Page text:
Chapter 5. Dimensions in the Conceptual Model

2012-8-16 14:57| 发布者: demo| 查看: 604| 评论: 0

摘要: Chapter 5. Dimensions in the Conceptual Model In This Chapter Dimension AttributesDimension HierarchiesAttribute Hierarchies You define multidimensional space by specifying a set of dimensions. There ...

Attribute Member Keys

Each member of an attribute is identified by its key; each member key is unique within the attribute. The keys of all the members of an attribute have the same type. As a member is loaded into the collection that makes up the attribute, it receives a unique number, called Data ID (mostly used internally).

Simple and Composite Keys

In contrast to the “domain” of the relational model, where the scalar is always a simple value, the members of an attribute in the multidimensional model can have either simple keys or composite keys:

A simple key is defined by a single value of any data type allowed in the multidimensional database.
A composite key is defined by a combination of values of various data types. A composite key, like any key, must be unique for each attribute member.

You need a composite key when you can’t rely on the uniqueness of the key to identify a specific member. For example, if you have an attribute (collection) of world cities, to uniquely identify any one city you need to include in the key the country and perhaps even province or state. (There could be a number of cities with the same name located in one country—the United States is notorious for that.) Thus, the composite key.

Now, if you also had an attribute of countries, the value of a country would be present in both attributes (cities and countries). Composite keys, then, lead to duplication of data and consume more resources.

The Unknown Member

In a relational database, you have a value with its own set of rules—NULL—that takes the place of an unspecified value. In our implementation of the multidimensional database, the concept of the Unknown Member serves a similar purpose: to define a dimension member with an unspecified key. Every attribute has an unknown member, even though it might be inaccessible. Even an empty attribute has one member, the unknown member.

An unknown member has no specified key. It’s possible that some other member of the attribute would have a key with the value NULL. Such an attribute would have both an unknown member and a member with a NULL key value. We talk more about unknown members in Chapter 7 , “Measures and Multidimensional Analysis.”

Data Specification

To define keys and other data in the multidimensional model, you can use the DDL object DataItem. DataItem defines the primary properties of multidimensional data such as key, name, and so on. Table 5.2 describes the properties of DataItem.

Table 5.2. Properties of `DataItem`
Name (DDL)	Description
`DataType`	Defines the data type of the item. Data types in multidimensional databases are a subset of the data types supported by relational databases. From version to version of Analysis Services, we’ve extended the set of data in the multidimensional model to such an extent that it is pretty close to the full set of relational data types. Nonetheless, some data types are still supported by the relational model, but not by the multidimensional model.

Data provided:
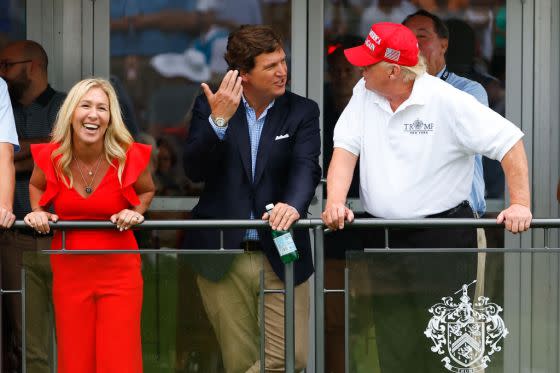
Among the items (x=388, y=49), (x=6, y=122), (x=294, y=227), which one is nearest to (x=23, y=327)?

Work instructions:
1. Repeat the part of the chapter on dimensions starting at "Data Specification" and ending at "properties of DataItem.".
2. Carry on the chapter on dimensions in the conceptual model from its last sentence.

Answers to the tasks:
1.
Data Specification

To define keys and other data in the multidimensional model, you can use the DDL object DataItem. DataItem defines the primary properties of multidimensional data such as key, name, and so on. Table 5.2 describes the properties of DataItem.

2.
`MimeType`	Defines the logical type of binary data: a picture, sound track, video track, the output of an application such as an editor, and so forth.
`Data Size`	Defines size for text or binary data, in characters and bytes, respectively. If you don’t specify a size, by default it will equal 255 characters for text data and 255 bytes for binary data.

`Data Format`	Defines the rules of transformation of data from numeric format into text, if such a transformation is required. Analysis Services uses the format types used in the `Format` function of Visual Basic.
`Collation`	Defines the rules for comparing strings of text data. Collation determines whether two text values are equal or different from each other, and how they should be ordered. For example, `Collation` could specify whether to ignore case in determining if two strings of text are the same or different.
`NullProcessing`	Defines the rules for processing `NULL` data. `NullProcessing` can be set to one of five values:
	If you set it to `Preserv`e, Analysis Services preserves the `NULL` value. `Preserve` takes additional resources to store and process `NULL` data. (We look at the question of the resources required for `Preserve` in more detail when we discuss the physical data model in Chapter 20 , “The Physical Data Model.”)
	If you set it to `ZeroOrBlank`, Analysis Services converts the `NULL` value to 0 if the data type is not a string, and to a blank if the data type is a string.
	If you set it to `Unknown Member`, the `NULL` value is associated with an unknown member.
	If you set it to `Error`, the `NULL` value is not allowed and the server will show an error message.
	If you set it to `Automatic`, the server will choose the best value, depending on the context.
`Trimming`	Defines the rules for deleting trailing spaces at the beginning and end of text. You can use `Trimming` to avoid the repetition of two strings of text that differ only by leading or trailing spaces.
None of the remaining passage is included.